• **EXERCISE DETAILS**:
Quote all of the data below verbatim, reproducing every line in its original order.

-------------------------

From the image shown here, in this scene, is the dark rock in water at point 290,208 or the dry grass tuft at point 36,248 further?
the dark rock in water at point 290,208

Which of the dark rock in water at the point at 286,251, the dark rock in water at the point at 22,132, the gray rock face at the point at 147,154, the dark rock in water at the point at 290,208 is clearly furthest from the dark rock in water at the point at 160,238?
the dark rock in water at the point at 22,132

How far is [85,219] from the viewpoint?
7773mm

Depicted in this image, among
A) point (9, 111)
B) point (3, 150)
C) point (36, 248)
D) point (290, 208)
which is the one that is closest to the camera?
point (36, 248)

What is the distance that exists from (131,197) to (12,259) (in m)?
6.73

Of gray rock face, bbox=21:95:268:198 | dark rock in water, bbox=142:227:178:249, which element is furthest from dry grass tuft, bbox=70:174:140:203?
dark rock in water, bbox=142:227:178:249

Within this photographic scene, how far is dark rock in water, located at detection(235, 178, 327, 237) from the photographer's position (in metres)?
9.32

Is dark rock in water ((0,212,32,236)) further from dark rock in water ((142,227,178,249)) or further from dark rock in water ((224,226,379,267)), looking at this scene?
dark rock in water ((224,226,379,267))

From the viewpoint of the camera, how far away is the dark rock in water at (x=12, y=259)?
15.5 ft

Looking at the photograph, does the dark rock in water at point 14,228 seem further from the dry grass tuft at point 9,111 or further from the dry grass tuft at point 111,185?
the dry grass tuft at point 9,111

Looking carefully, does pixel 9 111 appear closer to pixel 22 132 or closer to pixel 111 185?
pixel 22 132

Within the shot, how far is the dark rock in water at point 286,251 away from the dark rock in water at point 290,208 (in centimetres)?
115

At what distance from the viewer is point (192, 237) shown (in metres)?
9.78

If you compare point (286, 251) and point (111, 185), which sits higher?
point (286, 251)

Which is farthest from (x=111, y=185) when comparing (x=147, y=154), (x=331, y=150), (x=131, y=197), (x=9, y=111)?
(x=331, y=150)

-------------------------

• **RIGHT ANSWER**:
From the image shown here, in this scene, is the dark rock in water at point 290,208 or the dry grass tuft at point 36,248 further?
the dark rock in water at point 290,208

Which of the dark rock in water at the point at 286,251, the dark rock in water at the point at 22,132, the gray rock face at the point at 147,154, the dark rock in water at the point at 290,208 is clearly furthest from the dark rock in water at the point at 160,238?
the dark rock in water at the point at 22,132

How far is [85,219] from the viewpoint?
7773mm

Depicted in this image, among
A) point (9, 111)
B) point (3, 150)
C) point (36, 248)
D) point (290, 208)
which is the one that is closest to the camera?
point (36, 248)

What is the distance that exists from (131,197) to (12,259) (in m)?
6.73

Of gray rock face, bbox=21:95:268:198 | dark rock in water, bbox=142:227:178:249, which element is furthest from dry grass tuft, bbox=70:174:140:203?
dark rock in water, bbox=142:227:178:249

Within this photographic scene, how far is dark rock in water, located at detection(235, 178, 327, 237) from the photographer's position (in metres)?
9.32

Is dark rock in water ((0,212,32,236)) further from dark rock in water ((142,227,178,249)) or further from dark rock in water ((224,226,379,267)), looking at this scene?
dark rock in water ((224,226,379,267))

From the viewpoint of the camera, how far away is the dark rock in water at (x=12, y=259)?
15.5 ft

Looking at the photograph, does the dark rock in water at point 14,228 seem further from the dry grass tuft at point 9,111 or further from the dry grass tuft at point 111,185?
the dry grass tuft at point 9,111

Looking carefully, does pixel 9 111 appear closer to pixel 22 132 or closer to pixel 111 185?
pixel 22 132

Within the shot, how far is the dark rock in water at point 286,251 away from the dark rock in water at point 290,208 (in centimetres)?
115

At what distance from the viewer is point (192, 237) shown (in metres)?
9.78

If you compare point (286, 251) and point (111, 185), which sits higher?
point (286, 251)

Which is farthest from (x=111, y=185) when comparing (x=147, y=154), (x=331, y=150), (x=131, y=197), (x=9, y=111)?
(x=331, y=150)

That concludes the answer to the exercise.